ЧТО НУЖНО СДЕЛАТЬ: Верните дословно отрывок из очерка об Аксаковых, начиная со слов «По мере того» и далее вплоть до слов «царствования. Удивительное время!» включительно.

ИСХОДНЫЙ ТЕКСТ:
Страница 1 из 23
В. Д. Смирнов
Аксаковы. Их жизнь и литературная деятельность
Биографические очерки
С двумя портретами, гравированными в Париже и Петербурге
Глава I. Московский кружок славянофилов
«Славянофильство или руссицизм не как теория, не как учение, а как оскорбленное народное чувство, как темное воспоминание и массовый инстинкт, как противодействие исключительно иностранному влиянию существовало со времени обрития первой бороды Петром Великим».
Противодействие петербургскому «объевропеиванию» России никогда не перемежалось; казненное, четвертованное, повешенное на зубцах Кремля и там простреленное Меншиковым и другими царскими «потешными» в виде буйных стрельцов; убитое в равелине петербургской крепости в лице царевича Алексея, оно – это противодействие – является как партия Долгоруких при Петре II, как ненависть к немцам при Бироне, как разнузданная брань гениального Ломоносова, как сама Елизавета, опиравшаяся на тогдашних славянофилов, чтобы сесть на престол: ведь народ в Москве ждал, что при ее короновании выйдет приказ избить немцев. Все раскольники – славянофилы по настроению. Солдаты, требовавшие смены Барклая-де-Толли за его немецкую фамилию, были предшественниками Хомякова и его друзей.
Война 1812 года сильно развила чувство народного сознания и любви к родине, но патриотизм 1812 года не имел старообрядчески-славянского характера. Мы его видим в Карамзине и Пушкине, в самом императоре Александре. Практически он был выражением того инстинкта силы, который чувствуют все могучие народы, когда их задевают чужие; потом это было торжественное чувство победы, гордое сознание данного отпора. Но теория его была слаба; для того чтобы любить русскую историю, патриоты перекладывали ее на европейские нравы; они вообще переводили с французского на русский римско-греческий патриотизм Корнеля и Расина и не шли далее стиха:
Правда, Шишков бредил уже и тогда о восстановлении старого слога, но влияние его было ограничено. Что же касается до настоящего народного слога, то его знал один офранцуженный граф Растопчин, да и тот частенько перевирал его, преобразовывая в «балаганный стиль».
По мере того как война забывалась, патриотизм этот утихал и выродился наконец, с одной стороны, в подлую циническую лесть «Северной пчелы», с другой – в пошлый загоскинский патриотизм, называвший Шую Манчестром, Шубуева – Рафаэлем, хваставший штыками и дистанцией огромного размера «от стен Кремля до стен Китая»…
Только при императоре Николае славянофильство из настроения обратилось в доктрину, теорию. В этом многое было повинно, и прежде всего режим николаевского царствования. Удивительное время!

СПИСОК:
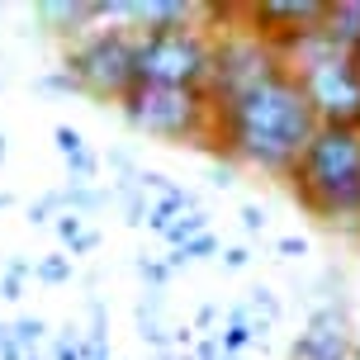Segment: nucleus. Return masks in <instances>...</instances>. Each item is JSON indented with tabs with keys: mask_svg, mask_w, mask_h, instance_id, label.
<instances>
[{
	"mask_svg": "<svg viewBox=\"0 0 360 360\" xmlns=\"http://www.w3.org/2000/svg\"><path fill=\"white\" fill-rule=\"evenodd\" d=\"M24 360H48V356H43V351H34V356H24Z\"/></svg>",
	"mask_w": 360,
	"mask_h": 360,
	"instance_id": "38",
	"label": "nucleus"
},
{
	"mask_svg": "<svg viewBox=\"0 0 360 360\" xmlns=\"http://www.w3.org/2000/svg\"><path fill=\"white\" fill-rule=\"evenodd\" d=\"M209 185H214V190H233L237 185V166L228 162V157H218V162L209 166Z\"/></svg>",
	"mask_w": 360,
	"mask_h": 360,
	"instance_id": "25",
	"label": "nucleus"
},
{
	"mask_svg": "<svg viewBox=\"0 0 360 360\" xmlns=\"http://www.w3.org/2000/svg\"><path fill=\"white\" fill-rule=\"evenodd\" d=\"M0 86H5V81H0Z\"/></svg>",
	"mask_w": 360,
	"mask_h": 360,
	"instance_id": "42",
	"label": "nucleus"
},
{
	"mask_svg": "<svg viewBox=\"0 0 360 360\" xmlns=\"http://www.w3.org/2000/svg\"><path fill=\"white\" fill-rule=\"evenodd\" d=\"M289 190L299 209L318 218L323 228L360 237V133L356 128H323L308 138L299 162L289 171Z\"/></svg>",
	"mask_w": 360,
	"mask_h": 360,
	"instance_id": "2",
	"label": "nucleus"
},
{
	"mask_svg": "<svg viewBox=\"0 0 360 360\" xmlns=\"http://www.w3.org/2000/svg\"><path fill=\"white\" fill-rule=\"evenodd\" d=\"M53 233H57V242H62V247H72L76 237L86 233V218H76V214H57V218H53Z\"/></svg>",
	"mask_w": 360,
	"mask_h": 360,
	"instance_id": "24",
	"label": "nucleus"
},
{
	"mask_svg": "<svg viewBox=\"0 0 360 360\" xmlns=\"http://www.w3.org/2000/svg\"><path fill=\"white\" fill-rule=\"evenodd\" d=\"M275 252L285 256V261H294V256H308V242H304V237H280Z\"/></svg>",
	"mask_w": 360,
	"mask_h": 360,
	"instance_id": "31",
	"label": "nucleus"
},
{
	"mask_svg": "<svg viewBox=\"0 0 360 360\" xmlns=\"http://www.w3.org/2000/svg\"><path fill=\"white\" fill-rule=\"evenodd\" d=\"M133 270H138V280H143L147 289H166L171 285V270H166V261H157V256H138Z\"/></svg>",
	"mask_w": 360,
	"mask_h": 360,
	"instance_id": "21",
	"label": "nucleus"
},
{
	"mask_svg": "<svg viewBox=\"0 0 360 360\" xmlns=\"http://www.w3.org/2000/svg\"><path fill=\"white\" fill-rule=\"evenodd\" d=\"M218 252H223V242H218V237H214V228H209V233L190 237L185 247H176V252L166 256V270L176 275V270H185V266H199V261H214Z\"/></svg>",
	"mask_w": 360,
	"mask_h": 360,
	"instance_id": "13",
	"label": "nucleus"
},
{
	"mask_svg": "<svg viewBox=\"0 0 360 360\" xmlns=\"http://www.w3.org/2000/svg\"><path fill=\"white\" fill-rule=\"evenodd\" d=\"M119 119L143 138L162 143H190L223 157L214 138V105L204 90H176V86H133L119 100Z\"/></svg>",
	"mask_w": 360,
	"mask_h": 360,
	"instance_id": "3",
	"label": "nucleus"
},
{
	"mask_svg": "<svg viewBox=\"0 0 360 360\" xmlns=\"http://www.w3.org/2000/svg\"><path fill=\"white\" fill-rule=\"evenodd\" d=\"M157 360H176V351H166V356H157Z\"/></svg>",
	"mask_w": 360,
	"mask_h": 360,
	"instance_id": "39",
	"label": "nucleus"
},
{
	"mask_svg": "<svg viewBox=\"0 0 360 360\" xmlns=\"http://www.w3.org/2000/svg\"><path fill=\"white\" fill-rule=\"evenodd\" d=\"M190 360H223V351H218V332H209V337H195V346H190Z\"/></svg>",
	"mask_w": 360,
	"mask_h": 360,
	"instance_id": "27",
	"label": "nucleus"
},
{
	"mask_svg": "<svg viewBox=\"0 0 360 360\" xmlns=\"http://www.w3.org/2000/svg\"><path fill=\"white\" fill-rule=\"evenodd\" d=\"M195 209H204V204H199V195L171 180L162 195L147 204V223H143V228H147V233H166V228H171L180 214H195Z\"/></svg>",
	"mask_w": 360,
	"mask_h": 360,
	"instance_id": "11",
	"label": "nucleus"
},
{
	"mask_svg": "<svg viewBox=\"0 0 360 360\" xmlns=\"http://www.w3.org/2000/svg\"><path fill=\"white\" fill-rule=\"evenodd\" d=\"M209 53H214V43L199 29L133 34V86L204 90L209 86Z\"/></svg>",
	"mask_w": 360,
	"mask_h": 360,
	"instance_id": "5",
	"label": "nucleus"
},
{
	"mask_svg": "<svg viewBox=\"0 0 360 360\" xmlns=\"http://www.w3.org/2000/svg\"><path fill=\"white\" fill-rule=\"evenodd\" d=\"M43 337H48V323H43V318H15V323H10V342L19 346V351H24V356H34L38 346H43Z\"/></svg>",
	"mask_w": 360,
	"mask_h": 360,
	"instance_id": "16",
	"label": "nucleus"
},
{
	"mask_svg": "<svg viewBox=\"0 0 360 360\" xmlns=\"http://www.w3.org/2000/svg\"><path fill=\"white\" fill-rule=\"evenodd\" d=\"M5 152H10V147H5V133H0V162H5Z\"/></svg>",
	"mask_w": 360,
	"mask_h": 360,
	"instance_id": "36",
	"label": "nucleus"
},
{
	"mask_svg": "<svg viewBox=\"0 0 360 360\" xmlns=\"http://www.w3.org/2000/svg\"><path fill=\"white\" fill-rule=\"evenodd\" d=\"M62 214V190H43V195L29 204V223L34 228H43V223H53V218Z\"/></svg>",
	"mask_w": 360,
	"mask_h": 360,
	"instance_id": "20",
	"label": "nucleus"
},
{
	"mask_svg": "<svg viewBox=\"0 0 360 360\" xmlns=\"http://www.w3.org/2000/svg\"><path fill=\"white\" fill-rule=\"evenodd\" d=\"M351 360H360V342H356V346H351Z\"/></svg>",
	"mask_w": 360,
	"mask_h": 360,
	"instance_id": "37",
	"label": "nucleus"
},
{
	"mask_svg": "<svg viewBox=\"0 0 360 360\" xmlns=\"http://www.w3.org/2000/svg\"><path fill=\"white\" fill-rule=\"evenodd\" d=\"M323 15H327V0H256V5H242L237 29L275 48L285 38H299L308 29H318Z\"/></svg>",
	"mask_w": 360,
	"mask_h": 360,
	"instance_id": "8",
	"label": "nucleus"
},
{
	"mask_svg": "<svg viewBox=\"0 0 360 360\" xmlns=\"http://www.w3.org/2000/svg\"><path fill=\"white\" fill-rule=\"evenodd\" d=\"M209 228H214V223H209V209H195V214H180L176 223H171V228H166V242H171V252H176V247H185V242H190V237H199V233H209Z\"/></svg>",
	"mask_w": 360,
	"mask_h": 360,
	"instance_id": "15",
	"label": "nucleus"
},
{
	"mask_svg": "<svg viewBox=\"0 0 360 360\" xmlns=\"http://www.w3.org/2000/svg\"><path fill=\"white\" fill-rule=\"evenodd\" d=\"M95 247H100V228H86V233H81L72 247H67V256H90Z\"/></svg>",
	"mask_w": 360,
	"mask_h": 360,
	"instance_id": "29",
	"label": "nucleus"
},
{
	"mask_svg": "<svg viewBox=\"0 0 360 360\" xmlns=\"http://www.w3.org/2000/svg\"><path fill=\"white\" fill-rule=\"evenodd\" d=\"M242 308H247L252 318H261V323H270V327L280 323V313H285V308H280V299H275V294H270L266 285H252V289H247Z\"/></svg>",
	"mask_w": 360,
	"mask_h": 360,
	"instance_id": "18",
	"label": "nucleus"
},
{
	"mask_svg": "<svg viewBox=\"0 0 360 360\" xmlns=\"http://www.w3.org/2000/svg\"><path fill=\"white\" fill-rule=\"evenodd\" d=\"M0 299H5V304H19V299H24V285L10 280V275H0Z\"/></svg>",
	"mask_w": 360,
	"mask_h": 360,
	"instance_id": "33",
	"label": "nucleus"
},
{
	"mask_svg": "<svg viewBox=\"0 0 360 360\" xmlns=\"http://www.w3.org/2000/svg\"><path fill=\"white\" fill-rule=\"evenodd\" d=\"M214 323H218V304H204L195 313V332H204V337H209V327H214Z\"/></svg>",
	"mask_w": 360,
	"mask_h": 360,
	"instance_id": "32",
	"label": "nucleus"
},
{
	"mask_svg": "<svg viewBox=\"0 0 360 360\" xmlns=\"http://www.w3.org/2000/svg\"><path fill=\"white\" fill-rule=\"evenodd\" d=\"M5 332H10V323H0V337H5Z\"/></svg>",
	"mask_w": 360,
	"mask_h": 360,
	"instance_id": "40",
	"label": "nucleus"
},
{
	"mask_svg": "<svg viewBox=\"0 0 360 360\" xmlns=\"http://www.w3.org/2000/svg\"><path fill=\"white\" fill-rule=\"evenodd\" d=\"M53 143H57V152H62V162L76 157V152H86V138H81V128H72V124H57L53 128Z\"/></svg>",
	"mask_w": 360,
	"mask_h": 360,
	"instance_id": "23",
	"label": "nucleus"
},
{
	"mask_svg": "<svg viewBox=\"0 0 360 360\" xmlns=\"http://www.w3.org/2000/svg\"><path fill=\"white\" fill-rule=\"evenodd\" d=\"M109 195H114V204L124 209L128 228H143V223H147V204H152V195L138 190V176H133V180H114V185H109Z\"/></svg>",
	"mask_w": 360,
	"mask_h": 360,
	"instance_id": "14",
	"label": "nucleus"
},
{
	"mask_svg": "<svg viewBox=\"0 0 360 360\" xmlns=\"http://www.w3.org/2000/svg\"><path fill=\"white\" fill-rule=\"evenodd\" d=\"M299 86L308 95V109L323 128H356L360 133V62L346 57H327V62H308L294 67Z\"/></svg>",
	"mask_w": 360,
	"mask_h": 360,
	"instance_id": "6",
	"label": "nucleus"
},
{
	"mask_svg": "<svg viewBox=\"0 0 360 360\" xmlns=\"http://www.w3.org/2000/svg\"><path fill=\"white\" fill-rule=\"evenodd\" d=\"M351 294L308 308L304 332L289 342V360H351Z\"/></svg>",
	"mask_w": 360,
	"mask_h": 360,
	"instance_id": "7",
	"label": "nucleus"
},
{
	"mask_svg": "<svg viewBox=\"0 0 360 360\" xmlns=\"http://www.w3.org/2000/svg\"><path fill=\"white\" fill-rule=\"evenodd\" d=\"M34 90H43V95H81V90H76V81L62 72V67H57V72H43L34 81Z\"/></svg>",
	"mask_w": 360,
	"mask_h": 360,
	"instance_id": "22",
	"label": "nucleus"
},
{
	"mask_svg": "<svg viewBox=\"0 0 360 360\" xmlns=\"http://www.w3.org/2000/svg\"><path fill=\"white\" fill-rule=\"evenodd\" d=\"M0 360H24V351H19V346L10 342V332L0 337Z\"/></svg>",
	"mask_w": 360,
	"mask_h": 360,
	"instance_id": "34",
	"label": "nucleus"
},
{
	"mask_svg": "<svg viewBox=\"0 0 360 360\" xmlns=\"http://www.w3.org/2000/svg\"><path fill=\"white\" fill-rule=\"evenodd\" d=\"M100 360H114V356H100Z\"/></svg>",
	"mask_w": 360,
	"mask_h": 360,
	"instance_id": "41",
	"label": "nucleus"
},
{
	"mask_svg": "<svg viewBox=\"0 0 360 360\" xmlns=\"http://www.w3.org/2000/svg\"><path fill=\"white\" fill-rule=\"evenodd\" d=\"M237 218H242V228H247L252 237H256V233H266V223H270L261 204H242V214H237Z\"/></svg>",
	"mask_w": 360,
	"mask_h": 360,
	"instance_id": "26",
	"label": "nucleus"
},
{
	"mask_svg": "<svg viewBox=\"0 0 360 360\" xmlns=\"http://www.w3.org/2000/svg\"><path fill=\"white\" fill-rule=\"evenodd\" d=\"M57 190H62V214H76V218L100 214V209L114 204V195L100 190V185H57Z\"/></svg>",
	"mask_w": 360,
	"mask_h": 360,
	"instance_id": "12",
	"label": "nucleus"
},
{
	"mask_svg": "<svg viewBox=\"0 0 360 360\" xmlns=\"http://www.w3.org/2000/svg\"><path fill=\"white\" fill-rule=\"evenodd\" d=\"M327 48L346 62H360V0H327V15L318 24Z\"/></svg>",
	"mask_w": 360,
	"mask_h": 360,
	"instance_id": "10",
	"label": "nucleus"
},
{
	"mask_svg": "<svg viewBox=\"0 0 360 360\" xmlns=\"http://www.w3.org/2000/svg\"><path fill=\"white\" fill-rule=\"evenodd\" d=\"M105 19V0H38L29 5V38H67L76 43L81 34H90Z\"/></svg>",
	"mask_w": 360,
	"mask_h": 360,
	"instance_id": "9",
	"label": "nucleus"
},
{
	"mask_svg": "<svg viewBox=\"0 0 360 360\" xmlns=\"http://www.w3.org/2000/svg\"><path fill=\"white\" fill-rule=\"evenodd\" d=\"M62 72L76 81V90L95 105H119L133 90V29H90L76 43H67Z\"/></svg>",
	"mask_w": 360,
	"mask_h": 360,
	"instance_id": "4",
	"label": "nucleus"
},
{
	"mask_svg": "<svg viewBox=\"0 0 360 360\" xmlns=\"http://www.w3.org/2000/svg\"><path fill=\"white\" fill-rule=\"evenodd\" d=\"M100 157H95V152H76V157H67V185H95V176H100Z\"/></svg>",
	"mask_w": 360,
	"mask_h": 360,
	"instance_id": "19",
	"label": "nucleus"
},
{
	"mask_svg": "<svg viewBox=\"0 0 360 360\" xmlns=\"http://www.w3.org/2000/svg\"><path fill=\"white\" fill-rule=\"evenodd\" d=\"M218 261H223V270H247L252 266V252H247V247H223Z\"/></svg>",
	"mask_w": 360,
	"mask_h": 360,
	"instance_id": "28",
	"label": "nucleus"
},
{
	"mask_svg": "<svg viewBox=\"0 0 360 360\" xmlns=\"http://www.w3.org/2000/svg\"><path fill=\"white\" fill-rule=\"evenodd\" d=\"M313 133L318 119L289 67H275L270 76L214 105V138L223 157L233 166H256L266 176H289Z\"/></svg>",
	"mask_w": 360,
	"mask_h": 360,
	"instance_id": "1",
	"label": "nucleus"
},
{
	"mask_svg": "<svg viewBox=\"0 0 360 360\" xmlns=\"http://www.w3.org/2000/svg\"><path fill=\"white\" fill-rule=\"evenodd\" d=\"M34 280L38 285H72L76 261L72 256H43V261H34Z\"/></svg>",
	"mask_w": 360,
	"mask_h": 360,
	"instance_id": "17",
	"label": "nucleus"
},
{
	"mask_svg": "<svg viewBox=\"0 0 360 360\" xmlns=\"http://www.w3.org/2000/svg\"><path fill=\"white\" fill-rule=\"evenodd\" d=\"M10 204H15V195H10V190H0V214H5Z\"/></svg>",
	"mask_w": 360,
	"mask_h": 360,
	"instance_id": "35",
	"label": "nucleus"
},
{
	"mask_svg": "<svg viewBox=\"0 0 360 360\" xmlns=\"http://www.w3.org/2000/svg\"><path fill=\"white\" fill-rule=\"evenodd\" d=\"M0 275H10V280H19V285H24V280H29V275H34V261H29V256H10V261H5V270H0Z\"/></svg>",
	"mask_w": 360,
	"mask_h": 360,
	"instance_id": "30",
	"label": "nucleus"
}]
</instances>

ОТВЕТ:
По мере того как война забывалась, патриотизм этот утихал и выродился наконец, с одной стороны, в подлую циническую лесть «Северной пчелы», с другой – в пошлый загоскинский патриотизм, называвший Шую Манчестром, Шубуева – Рафаэлем, хваставший штыками и дистанцией огромного размера «от стен Кремля до стен Китая»…
Только при императоре Николае славянофильство из настроения обратилось в доктрину, теорию. В этом многое было повинно, и прежде всего режим николаевского царствования. Удивительное время!